HOW COULD SID LEAVE? WHY?
The hollow space inside my chest no longer feels like freedom: a light, floating emptiness that gives me a sense of calm and purpose. Instead, it trembles like glass about to shatter. I don’t understand. Sid returned to Ethin. She said she couldn’t bear to be away from me. That selfish mother of hers lured her away. That father made her feel unworthy, like she could never measure up to his history. But Sid fought her way free of her parents’ lies, hadn’t she, and came home to me, penitent and loving? She saw me arrayed in glory. My beauty. My strength. How my people adore me.
I shout for my guards. Someone must know where Sid had gone. She could not simply vanish. And when I find her, I will make her pay for this insult, for this loneliness washing through me, this hurt to be abandoned twice by the same person.
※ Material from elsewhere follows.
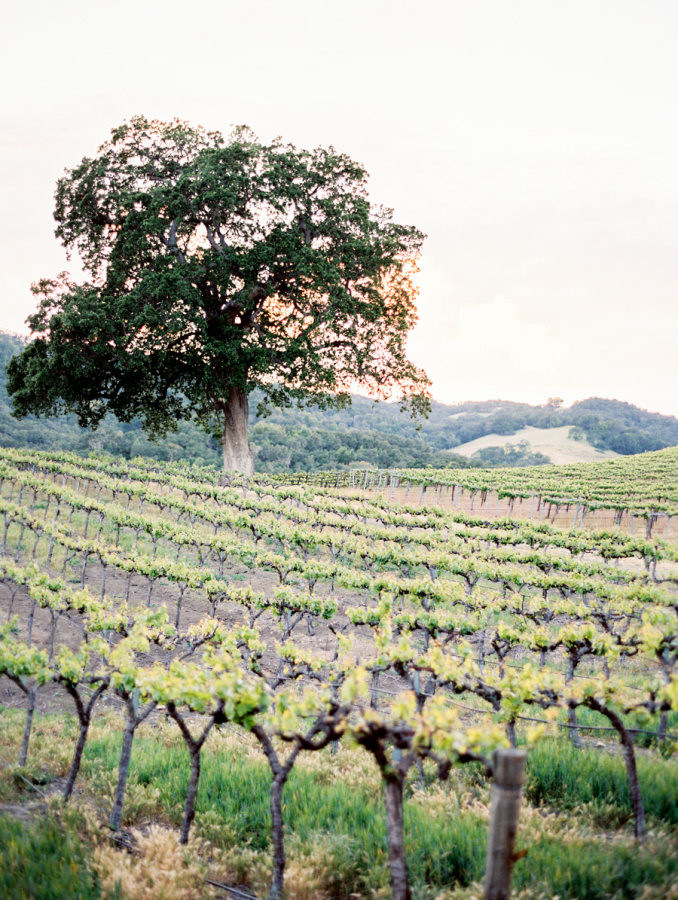 vineyard napa valley wedding http://itgirlweddings.com/pretty-vineyard-wedding/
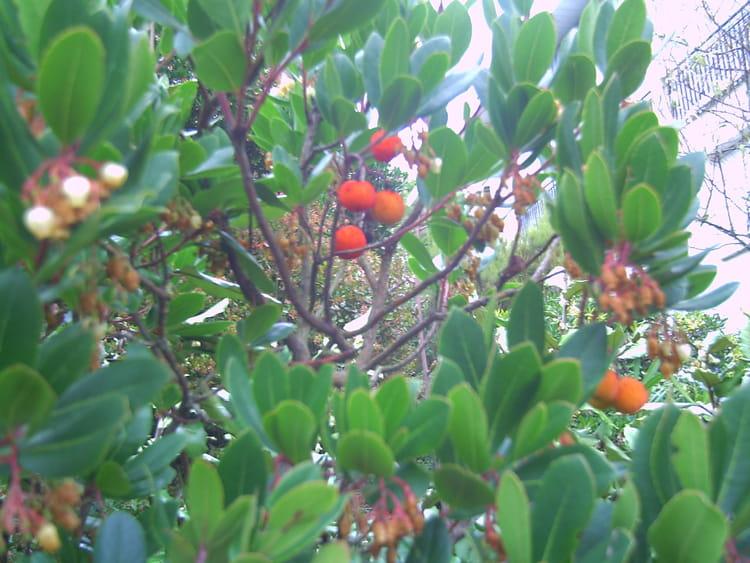 L 39 arbousier par genevieve lapoux sur l 39 internaute - Fruit de l arbousier ...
I slam the book from the library flat open on the floor and whistle for my bird. “Find them,” I tell the Elysium, pointing at the drawn portraits of the king and queen of Herran. Then I reach for pen and paper. Using my new knowledge of the Herrani language, I write a message—no matter if it is in disordered grammar, my word choice limited to the small number of Herrani words I found in the book. The message I write will be clear enough. I roll the scrap of paper tight and tie it to the bird’s leg.
If the king and queen of Herran do not surrender their kingdom to me, I will send them the dismembered head and hands of their only child.